↓

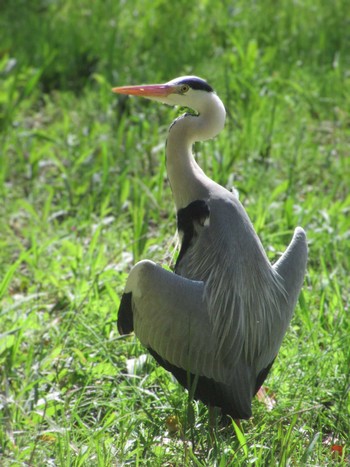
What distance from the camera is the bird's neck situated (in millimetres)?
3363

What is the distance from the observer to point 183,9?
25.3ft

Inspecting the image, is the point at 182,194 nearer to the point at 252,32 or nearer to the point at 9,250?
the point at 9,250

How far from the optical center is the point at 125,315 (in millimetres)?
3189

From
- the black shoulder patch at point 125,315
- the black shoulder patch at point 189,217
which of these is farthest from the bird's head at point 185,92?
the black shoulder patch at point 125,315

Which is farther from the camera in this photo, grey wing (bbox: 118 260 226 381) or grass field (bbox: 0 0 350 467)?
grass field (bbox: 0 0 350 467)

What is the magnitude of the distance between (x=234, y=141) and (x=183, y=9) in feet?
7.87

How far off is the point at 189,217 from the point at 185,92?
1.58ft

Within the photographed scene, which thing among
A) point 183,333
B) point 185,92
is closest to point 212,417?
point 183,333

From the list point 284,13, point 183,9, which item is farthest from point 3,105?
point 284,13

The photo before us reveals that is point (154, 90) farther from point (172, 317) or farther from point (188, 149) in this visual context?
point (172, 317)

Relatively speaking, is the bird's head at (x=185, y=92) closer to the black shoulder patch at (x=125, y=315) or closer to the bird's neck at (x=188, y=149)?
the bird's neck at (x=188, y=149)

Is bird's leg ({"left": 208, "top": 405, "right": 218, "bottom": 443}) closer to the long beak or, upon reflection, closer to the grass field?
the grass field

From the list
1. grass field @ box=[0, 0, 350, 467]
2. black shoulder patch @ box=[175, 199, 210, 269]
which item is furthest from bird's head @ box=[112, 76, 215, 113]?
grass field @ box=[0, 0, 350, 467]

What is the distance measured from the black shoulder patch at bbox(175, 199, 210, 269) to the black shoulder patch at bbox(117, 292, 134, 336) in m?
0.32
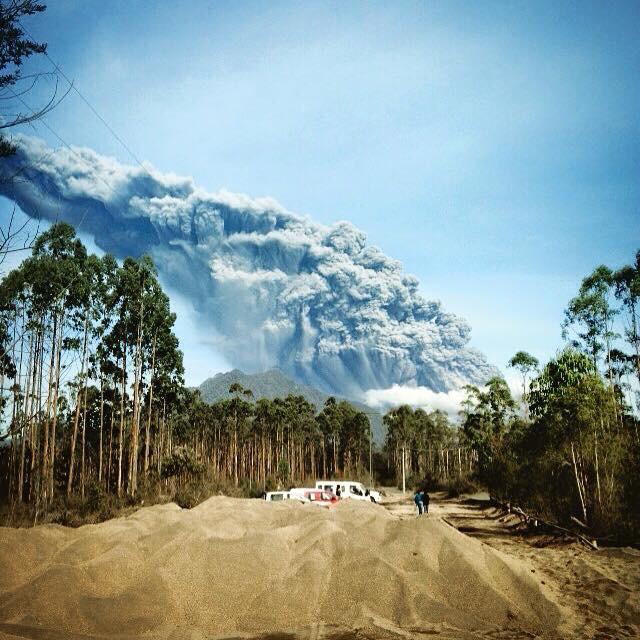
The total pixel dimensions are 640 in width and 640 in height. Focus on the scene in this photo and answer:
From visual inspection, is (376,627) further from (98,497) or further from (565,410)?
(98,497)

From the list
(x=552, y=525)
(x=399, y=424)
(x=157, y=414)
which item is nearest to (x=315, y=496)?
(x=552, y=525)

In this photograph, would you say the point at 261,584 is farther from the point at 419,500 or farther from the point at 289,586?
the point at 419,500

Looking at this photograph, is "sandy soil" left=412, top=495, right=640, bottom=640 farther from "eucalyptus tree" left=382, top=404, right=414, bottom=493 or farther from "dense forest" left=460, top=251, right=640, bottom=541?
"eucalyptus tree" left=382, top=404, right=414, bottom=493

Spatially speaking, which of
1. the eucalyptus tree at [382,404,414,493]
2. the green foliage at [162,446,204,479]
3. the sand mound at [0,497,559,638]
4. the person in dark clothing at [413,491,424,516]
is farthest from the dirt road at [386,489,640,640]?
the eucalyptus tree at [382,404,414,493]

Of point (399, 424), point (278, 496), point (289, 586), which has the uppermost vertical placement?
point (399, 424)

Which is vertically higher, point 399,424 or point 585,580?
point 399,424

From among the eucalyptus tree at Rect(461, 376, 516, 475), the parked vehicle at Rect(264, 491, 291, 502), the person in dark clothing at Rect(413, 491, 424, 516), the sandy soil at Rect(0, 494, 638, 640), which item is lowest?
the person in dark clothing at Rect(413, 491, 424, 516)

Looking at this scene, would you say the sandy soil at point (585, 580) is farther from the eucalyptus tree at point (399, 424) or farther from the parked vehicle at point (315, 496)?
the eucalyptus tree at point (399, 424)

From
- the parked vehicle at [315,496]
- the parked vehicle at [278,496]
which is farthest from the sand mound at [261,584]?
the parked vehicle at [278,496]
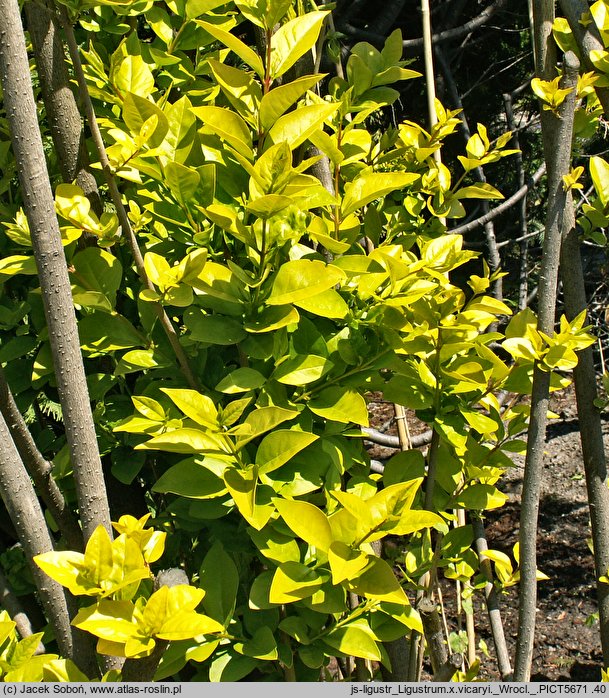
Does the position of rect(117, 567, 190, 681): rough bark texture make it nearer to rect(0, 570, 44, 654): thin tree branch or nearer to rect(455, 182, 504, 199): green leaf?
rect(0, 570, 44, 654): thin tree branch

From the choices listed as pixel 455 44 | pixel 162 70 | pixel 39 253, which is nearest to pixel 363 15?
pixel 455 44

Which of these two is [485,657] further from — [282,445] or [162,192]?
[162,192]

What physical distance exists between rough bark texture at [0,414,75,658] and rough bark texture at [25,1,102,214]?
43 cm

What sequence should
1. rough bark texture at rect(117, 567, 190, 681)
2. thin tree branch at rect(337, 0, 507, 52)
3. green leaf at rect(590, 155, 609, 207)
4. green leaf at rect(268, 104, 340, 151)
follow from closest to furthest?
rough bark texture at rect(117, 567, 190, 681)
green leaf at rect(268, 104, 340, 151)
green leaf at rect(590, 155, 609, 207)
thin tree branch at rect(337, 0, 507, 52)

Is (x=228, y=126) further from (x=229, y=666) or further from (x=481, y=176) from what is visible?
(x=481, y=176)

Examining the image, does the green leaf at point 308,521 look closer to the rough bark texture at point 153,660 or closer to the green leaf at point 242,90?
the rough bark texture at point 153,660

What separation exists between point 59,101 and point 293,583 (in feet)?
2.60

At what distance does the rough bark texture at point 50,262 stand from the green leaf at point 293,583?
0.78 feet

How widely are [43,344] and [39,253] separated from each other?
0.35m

↑

Prompt - Please recast the part of the data above that opens with the line containing "Which of these two" and closes with the end of the data as a Markdown table with the columns Row and Line. Give one numbered row per line and leave out blank lines.

Output for this exercise -
| Row | Line |
|---|---|
| 1 | Which of these two is [485,657] further from — [282,445] or [162,192]? |
| 2 | [162,192] |
| 3 | What physical distance exists between rough bark texture at [0,414,75,658] and rough bark texture at [25,1,102,214]? |
| 4 | 43 cm |
| 5 | What sequence should |
| 6 | 1. rough bark texture at rect(117, 567, 190, 681) |
| 7 | 2. thin tree branch at rect(337, 0, 507, 52) |
| 8 | 3. green leaf at rect(590, 155, 609, 207) |
| 9 | 4. green leaf at rect(268, 104, 340, 151) |
| 10 | follow from closest to furthest? |
| 11 | rough bark texture at rect(117, 567, 190, 681) |
| 12 | green leaf at rect(268, 104, 340, 151) |
| 13 | green leaf at rect(590, 155, 609, 207) |
| 14 | thin tree branch at rect(337, 0, 507, 52) |
| 15 | Is (x=228, y=126) further from (x=229, y=666) or further from (x=481, y=176) from what is visible? |
| 16 | (x=481, y=176) |
| 17 | Examining the image, does the green leaf at point 308,521 look closer to the rough bark texture at point 153,660 or closer to the green leaf at point 242,90? |
| 18 | the rough bark texture at point 153,660 |
| 19 | What separation exists between point 59,101 and point 293,583 (in feet)? |
| 20 | 2.60 |
| 21 | At what distance does the rough bark texture at point 50,262 stand from the green leaf at point 293,583? |
| 22 | 0.78 feet |
| 23 | How widely are [43,344] and [39,253] separated from each other? |
| 24 | 0.35m |